An advisory has been issued which should help the problem described in this bug report. This report is therefore being closed with a resolution of ERRATA. For more information on the solution and/or where to find the updated files, please follow the link below. You may reopen this bug report if the solution does not work for you. http://rhn.redhat.com/errata/RHBA-2005-147.html
This bug is still around for me on RHEL 4 -- I ran into a repeatable corrupt rpmdb problem only when "LD_ASSUME_KERNEL=2.4.19" is set. This is a production machine and I can't do much testing, but when the LD_ASSUME_KERNEL was set in / etc/profile the rpmdb would get corrupt everytime I loaded an rpm or ran up2date. After recovery I removed the LD_ASSUME_KERNEL setting and everything went fine. Putting it back in again resulted in corruption. I'm on rpm-4.3.3-7_nonptl and kernel-smp-2.6.9-5.0.5.EL and all the stuff needed for Oracle 9i.

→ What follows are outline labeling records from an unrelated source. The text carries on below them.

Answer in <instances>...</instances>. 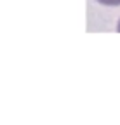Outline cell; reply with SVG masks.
Wrapping results in <instances>:
<instances>
[{"instance_id":"6da1fadb","label":"cell","mask_w":120,"mask_h":125,"mask_svg":"<svg viewBox=\"0 0 120 125\" xmlns=\"http://www.w3.org/2000/svg\"><path fill=\"white\" fill-rule=\"evenodd\" d=\"M99 4L103 5H110V7H115V5H120V0H98Z\"/></svg>"},{"instance_id":"7a4b0ae2","label":"cell","mask_w":120,"mask_h":125,"mask_svg":"<svg viewBox=\"0 0 120 125\" xmlns=\"http://www.w3.org/2000/svg\"><path fill=\"white\" fill-rule=\"evenodd\" d=\"M117 31H120V21H118V26H117Z\"/></svg>"}]
</instances>
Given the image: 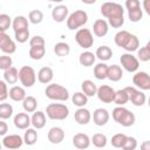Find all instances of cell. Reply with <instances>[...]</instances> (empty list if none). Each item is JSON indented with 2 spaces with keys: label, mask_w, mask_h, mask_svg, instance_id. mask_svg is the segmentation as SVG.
<instances>
[{
  "label": "cell",
  "mask_w": 150,
  "mask_h": 150,
  "mask_svg": "<svg viewBox=\"0 0 150 150\" xmlns=\"http://www.w3.org/2000/svg\"><path fill=\"white\" fill-rule=\"evenodd\" d=\"M45 95L52 100V101H60L64 102L69 98V91L66 87L57 84V83H50L45 89Z\"/></svg>",
  "instance_id": "1"
},
{
  "label": "cell",
  "mask_w": 150,
  "mask_h": 150,
  "mask_svg": "<svg viewBox=\"0 0 150 150\" xmlns=\"http://www.w3.org/2000/svg\"><path fill=\"white\" fill-rule=\"evenodd\" d=\"M112 118L115 122L123 127H131L136 121L135 115L124 107H116L112 110Z\"/></svg>",
  "instance_id": "2"
},
{
  "label": "cell",
  "mask_w": 150,
  "mask_h": 150,
  "mask_svg": "<svg viewBox=\"0 0 150 150\" xmlns=\"http://www.w3.org/2000/svg\"><path fill=\"white\" fill-rule=\"evenodd\" d=\"M46 114L50 120L62 121L69 115V108L63 103H50L46 107Z\"/></svg>",
  "instance_id": "3"
},
{
  "label": "cell",
  "mask_w": 150,
  "mask_h": 150,
  "mask_svg": "<svg viewBox=\"0 0 150 150\" xmlns=\"http://www.w3.org/2000/svg\"><path fill=\"white\" fill-rule=\"evenodd\" d=\"M101 14L109 19H116V18H124V9L122 5L117 2H103L101 5Z\"/></svg>",
  "instance_id": "4"
},
{
  "label": "cell",
  "mask_w": 150,
  "mask_h": 150,
  "mask_svg": "<svg viewBox=\"0 0 150 150\" xmlns=\"http://www.w3.org/2000/svg\"><path fill=\"white\" fill-rule=\"evenodd\" d=\"M87 21H88V14L82 9H77L68 16L67 27L70 30H75V29H79L80 27L84 26L87 23Z\"/></svg>",
  "instance_id": "5"
},
{
  "label": "cell",
  "mask_w": 150,
  "mask_h": 150,
  "mask_svg": "<svg viewBox=\"0 0 150 150\" xmlns=\"http://www.w3.org/2000/svg\"><path fill=\"white\" fill-rule=\"evenodd\" d=\"M19 80L21 84L26 88H30L36 82V74L35 70L30 66H23L19 70Z\"/></svg>",
  "instance_id": "6"
},
{
  "label": "cell",
  "mask_w": 150,
  "mask_h": 150,
  "mask_svg": "<svg viewBox=\"0 0 150 150\" xmlns=\"http://www.w3.org/2000/svg\"><path fill=\"white\" fill-rule=\"evenodd\" d=\"M75 41L77 42V45L81 48L88 49L94 45L93 33L88 28H80L75 34Z\"/></svg>",
  "instance_id": "7"
},
{
  "label": "cell",
  "mask_w": 150,
  "mask_h": 150,
  "mask_svg": "<svg viewBox=\"0 0 150 150\" xmlns=\"http://www.w3.org/2000/svg\"><path fill=\"white\" fill-rule=\"evenodd\" d=\"M121 66L129 73H137V69L139 67V61L136 56H134L131 53H124L120 57Z\"/></svg>",
  "instance_id": "8"
},
{
  "label": "cell",
  "mask_w": 150,
  "mask_h": 150,
  "mask_svg": "<svg viewBox=\"0 0 150 150\" xmlns=\"http://www.w3.org/2000/svg\"><path fill=\"white\" fill-rule=\"evenodd\" d=\"M124 90L127 91L128 96H129V101L135 105V107H142L145 101H146V97H145V94L135 88V87H125Z\"/></svg>",
  "instance_id": "9"
},
{
  "label": "cell",
  "mask_w": 150,
  "mask_h": 150,
  "mask_svg": "<svg viewBox=\"0 0 150 150\" xmlns=\"http://www.w3.org/2000/svg\"><path fill=\"white\" fill-rule=\"evenodd\" d=\"M132 83L141 90H150V75L145 71H137L132 76Z\"/></svg>",
  "instance_id": "10"
},
{
  "label": "cell",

Regards comment #98 Please describe exactly the error message you are seeing: Are you seeing: error: db4 error(-30988) from dbcursor->c_get: DB_PAGE_NOTFOUND: Requested page not found 403 Do you get this purely if using rpm or only when using both rpm and up2date. Does LD_ASSUME_KERNEL=2.4.0 work correctly for you (old LinuxThreads)?